[Jobs]
a - Answer these from the discussion on real-time scheduling:
(i) After setting the scheduler type to FIFO, what absolute priority does the discussion suggest setting?
(ii) What utility is named as calling sched_setscheduler() in a more user-friendly way?
(iii) What does FIFO not do that RR does?
b - Retype the part of the discussion on real-time scheduling starting with "yes it's extreme, but" and going on through "recording isn't useable)".

This, and writing the buffers to a ramdisk, could be a major help in reducing latency. (Another, of course, would be to make sure the encoder program is small enough to fit within the L1 or L2 cache of your processor, so that cache misses don't cause pipeline stalls.)

Response to events

Posted Dec 29, 2004 4:01 UTC (Wed) by dlang (✭ supporter ✭, #313) [Link]

I think his point was to eliminate any possibility of the system deciding to write to disk, which can freeze the system for the duration of the write on some IDE based systems.

yes it's extreme, but it may be appropriate if the results of failing to meet your deadline are severe enough (for example, a multi-hour recording session wasted becouse the recording isn't useable)

Response to events

Posted Dec 29, 2004 6:12 UTC (Wed) by flewellyn (subscriber, #5047) [Link]

If that's the case, you can call sched_setscheduler(2) to set the scheduler type to FIFO, and then set the absolute priority to 99. That way, NOTHING can interrupt the process, unless it does I/O of its own (I'm assuming that the recording would be using non-blocking reads on the input stream) or otherwise blocks. If nothing can preempt the process, then nothing gets paged to disk. Ever.

This probably still isn't enough for REALLY sensitive stuff, but there's the RTAI patches for that sort of work. There's also the caveat that whatever program runs at priority of 99 had better not have an infinite loop, or it will be unkillable.

Having a root shell at priority 99, and running the process at priority 98, would be a good safeguard: the root shell would usually block, and not do anything, since it would just be waiting for I/O. Only if it actually got some (in the form of a "kill -9") would it preempt the real-time process, and if you're killing it anyway, that's a moot point.

Response to events

Posted Dec 29, 2004 14:44 UTC (Wed) by russelst (guest, #24599) [Link]

There's a handy utility (schedutil) that calls sched_setscheduler() and makes this slightly more user friendly. If you've got multiple processes that are all quasi-RT, you might want to experiement with the RR scheduler option rather than FIFO. If you have lots of disk IO going on concurrently that is not integral with your RT process, you might also want to tune down your pagecache and dentry_cache values as well as use the mlock values specified elsewhere in this thread. Many of the truly ugly/long running/non-pre-emptible kernel bits are in the IO subsystem, so minimizing the impact of non-RT IO is key to success. Of course if your RT process is itself IO intensive, reducing pagecache is counter productive. Ingo's (and others) patches in 2.6.9 and 2.6.10 go a long way to reduce some of these latencies, but there's still much work remaining.

Response to events

Posted Dec 29, 2004 20:55 UTC (Wed) by flewellyn (subscriber, #5047) [Link]

Oh, yes. The Round Robin scheduler is indeed the way to go if you have multiple processes that need near-RealTime priority ("soft" RT, I think?). I was thinking of the case in which you had only one process which really needed that kind of guarantee. FIFO is the best way to go in that case, since FIFO does no timeslicing (unlike RR).

As for an I/O intensive RT process, I think mlock and output to a ramdisk (if you have enough memory) is the way to go: you minimize the use of the disk, and thus avoid the hangs on I/O. You can then write all the data to disk when the process completes. Again, I'm assuming a situation such as audio or video recording, where there is a definite "end" to the need for the process: once you've made the recording, the data can be written to disk without too much worry about response time, which is critical while the data is being read in.

[Source data]
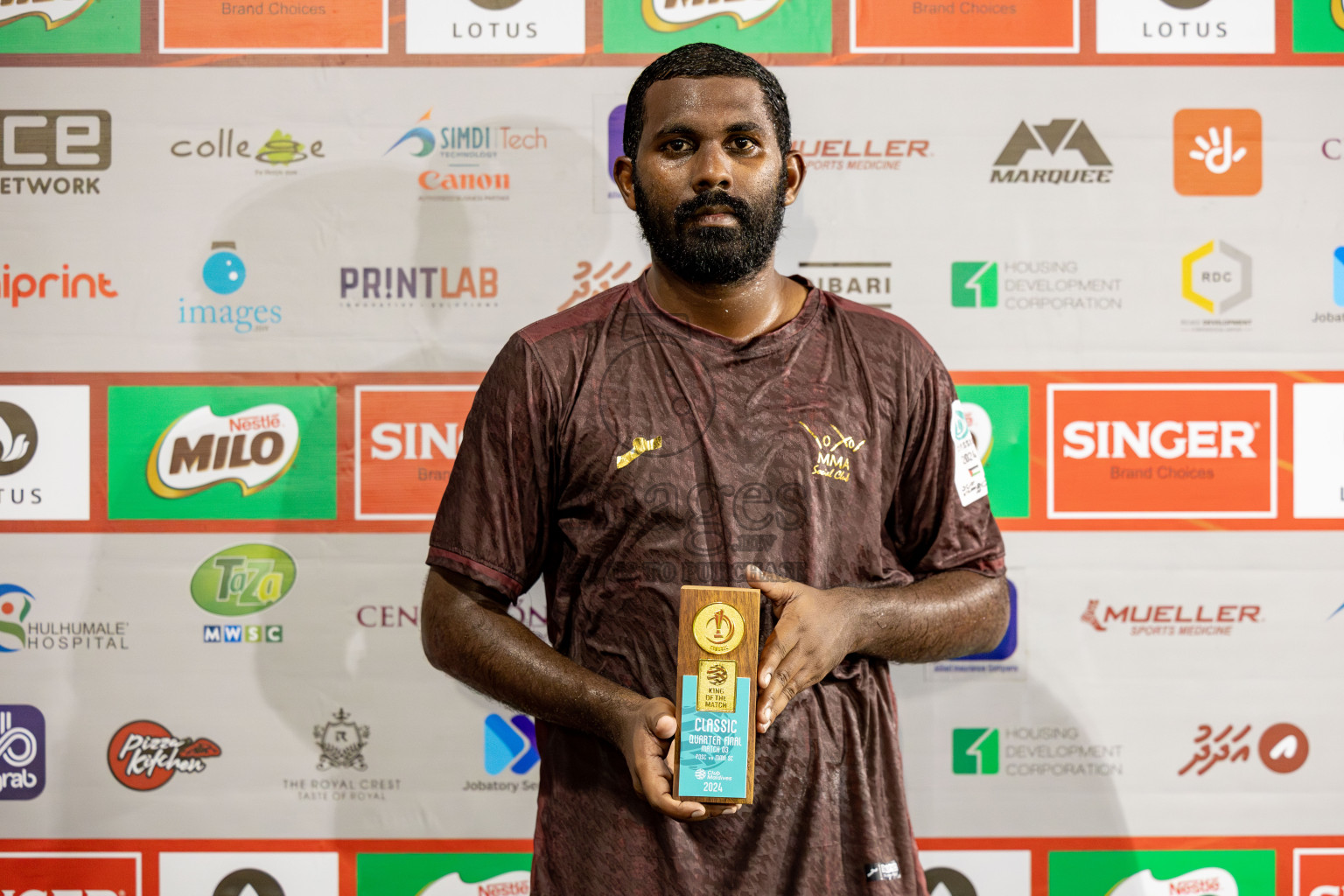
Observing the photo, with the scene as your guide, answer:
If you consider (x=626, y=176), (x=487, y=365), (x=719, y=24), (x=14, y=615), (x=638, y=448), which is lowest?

[Solutions to the problems]
a -
(i) 99
(ii) schedutil
(iii) Timeslicing

b -
yes it's extreme, but it may be appropriate if the results of failing to meet your deadline are severe enough (for example, a multi-hour recording session wasted becouse the recording isn't useable)